A pouca profundidade em que estávamos ancorados e a limpidez das águas baía permitiam ver o fundo do mar. Este facto era aproveitado pelo pessoal de bordo para por à prova as qualidades de mergulho dos naturais que, enquanto esperavam pela vez, aumentavam o seu pecúlio, mergulhando para caçar as moedas que eram atiradas de bordo, quais golfinhos em busca de plâncton. Era um espectáculo para o pessoal de bordo que assim se divertia à custa do risco e sacrifício dos pobres mas exímios nadadores/mergulhadores cabo-verdianos e assim passavam o tempo.
Mindelo
O milho a granel embarcado em Moçâmedes destinava-se a São Vicente, porque tinha cais acostáveis possibilitando a descarga directa para vagões no cais, evitando assim o ensacamento na origem e tornando o produto final mais barato naturalmente.
No retorno na costa de Angola embarcamos em Luanda os artefactos duma companhia de circo que andou em digressão por Angola. Se não me falha a memória, tratava-se da companhia de circo do famoso palhaço Quinito . Entre o diverso material embarcado encontravam-se várias jaulas com vários tigres, ao certo não me recordo. Para tratar dos felídeos embarcou o tratador, um belga robusto e ágil, como convém à arte de lidar com tão astutos e ferozes animais.
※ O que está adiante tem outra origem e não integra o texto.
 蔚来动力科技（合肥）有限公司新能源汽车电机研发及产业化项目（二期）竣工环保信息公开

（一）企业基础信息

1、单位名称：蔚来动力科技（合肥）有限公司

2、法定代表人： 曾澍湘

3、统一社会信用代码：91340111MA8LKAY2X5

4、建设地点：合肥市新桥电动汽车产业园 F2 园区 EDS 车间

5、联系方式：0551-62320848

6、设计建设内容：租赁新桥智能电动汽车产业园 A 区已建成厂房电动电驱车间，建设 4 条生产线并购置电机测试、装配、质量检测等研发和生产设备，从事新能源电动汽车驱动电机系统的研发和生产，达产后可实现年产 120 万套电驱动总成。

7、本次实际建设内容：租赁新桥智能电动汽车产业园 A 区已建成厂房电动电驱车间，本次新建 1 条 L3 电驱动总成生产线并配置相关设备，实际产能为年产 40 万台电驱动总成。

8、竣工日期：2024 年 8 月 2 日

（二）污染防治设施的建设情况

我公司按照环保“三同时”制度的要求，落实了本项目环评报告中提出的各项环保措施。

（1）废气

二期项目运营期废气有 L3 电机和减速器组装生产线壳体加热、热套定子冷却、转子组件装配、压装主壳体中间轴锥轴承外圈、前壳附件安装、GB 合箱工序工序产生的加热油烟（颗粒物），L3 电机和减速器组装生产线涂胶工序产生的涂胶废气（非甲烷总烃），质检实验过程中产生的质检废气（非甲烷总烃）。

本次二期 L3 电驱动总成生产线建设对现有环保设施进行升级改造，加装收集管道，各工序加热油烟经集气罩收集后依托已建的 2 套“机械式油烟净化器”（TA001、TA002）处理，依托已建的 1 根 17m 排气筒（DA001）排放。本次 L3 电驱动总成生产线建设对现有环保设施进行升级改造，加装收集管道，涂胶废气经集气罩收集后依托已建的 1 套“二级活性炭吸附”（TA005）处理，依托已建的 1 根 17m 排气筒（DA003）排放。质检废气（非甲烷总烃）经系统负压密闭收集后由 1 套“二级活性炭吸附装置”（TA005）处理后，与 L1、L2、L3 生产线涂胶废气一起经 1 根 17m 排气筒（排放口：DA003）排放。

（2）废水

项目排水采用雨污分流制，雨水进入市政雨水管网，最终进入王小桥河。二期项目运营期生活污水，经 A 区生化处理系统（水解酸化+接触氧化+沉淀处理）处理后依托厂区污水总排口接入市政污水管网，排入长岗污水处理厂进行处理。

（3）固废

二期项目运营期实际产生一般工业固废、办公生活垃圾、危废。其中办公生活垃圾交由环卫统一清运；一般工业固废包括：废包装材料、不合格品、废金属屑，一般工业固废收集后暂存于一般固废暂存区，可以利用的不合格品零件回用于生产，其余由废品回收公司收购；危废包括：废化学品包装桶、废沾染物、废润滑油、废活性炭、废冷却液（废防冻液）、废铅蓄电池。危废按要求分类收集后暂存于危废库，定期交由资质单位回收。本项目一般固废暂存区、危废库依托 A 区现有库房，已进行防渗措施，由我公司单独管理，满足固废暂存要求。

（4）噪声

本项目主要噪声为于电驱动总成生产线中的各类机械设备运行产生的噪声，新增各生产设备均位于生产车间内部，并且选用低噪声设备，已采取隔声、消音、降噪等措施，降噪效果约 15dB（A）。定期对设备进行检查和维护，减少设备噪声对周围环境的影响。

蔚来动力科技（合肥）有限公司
Um dia à noite, o belga, depois de tratados os tigres e terminados os afazeres resolveu ir a terra beber umas cervejas e divertir-se. A diversão ia-lhe custando a vida, se não fosse a ligeireza e astúcia que a profissão o obrigara a adestrar. Quando saía o portão do porto do Mindelo foi acossado por vários indivíduos, pelo menos três, segundo dizia e se comprovou mais tarde, que o pretendiam roubar. Os três foram parar ao hospital com ferimentos, um deles em estado que inspirava cuidados, enquanto outros fugiram perante a destreza com que o belga se defendeu dos atacantes e contra atacou ferindo-os, sofrendo apenas ligeiros ferimentos na mão esquerda e no braço direito que foram solucionados pelo enfermeiro de bordo.
Segundo dizia o tratador, os atacantes estavam munidos de facas e ele também se defendeu com facas que usava presas nas canelas das pernas, por baixo das calças. Este facto foi motivo de comentário, o que teria acontecido se o ataque perpetrado e consumado tivesse sido a um qualquer de nós?
Normalmente, em portos duvidosos, os marítimos formam grupos para se protegerem, e Mindelo é um desses portos que está na lista de portos a ter cautela, por isso, o pessoal que foi para terra nessa noite, fê-lo em grupos, não permitindo a ousadia aos meliantes de atacarem.
O tratador belga, que já tinha sido avisado, (ainda se riu do aviso e mostrou as facas na liga) quando foi avistado sozinho, foi julgado presa fácil e a abater, mas quem ficou abatido foram os atrevidos ladrões.
Nem por isso deixamos de ir a terra nas noites seguintes, o ambiente nocturno no Mindelo é convidativo para quem vive no mar. Entre muitas atracções, jamais esquecerei uma de carácter gastronómico que apreciei e ainda hoje dou muito valor a ponto de por vezes apanhar alguns sustos e muito chiparraço(surriada de mar) na apanha dos saborosos e apetitosos percebes.
Foi pela mão do Orlando(2º piloto) que conheci este bivalve . Enquanto estivemos no Mindelo, não houve dia que não fossemos saborear os tutanos dos carnudos percebes de Cabo Verde, acompanhados dumas boas e refrescantes imperiais. Ainda não encontrei tão gordos e saborosos como aqueles, já lá vão 37 anos.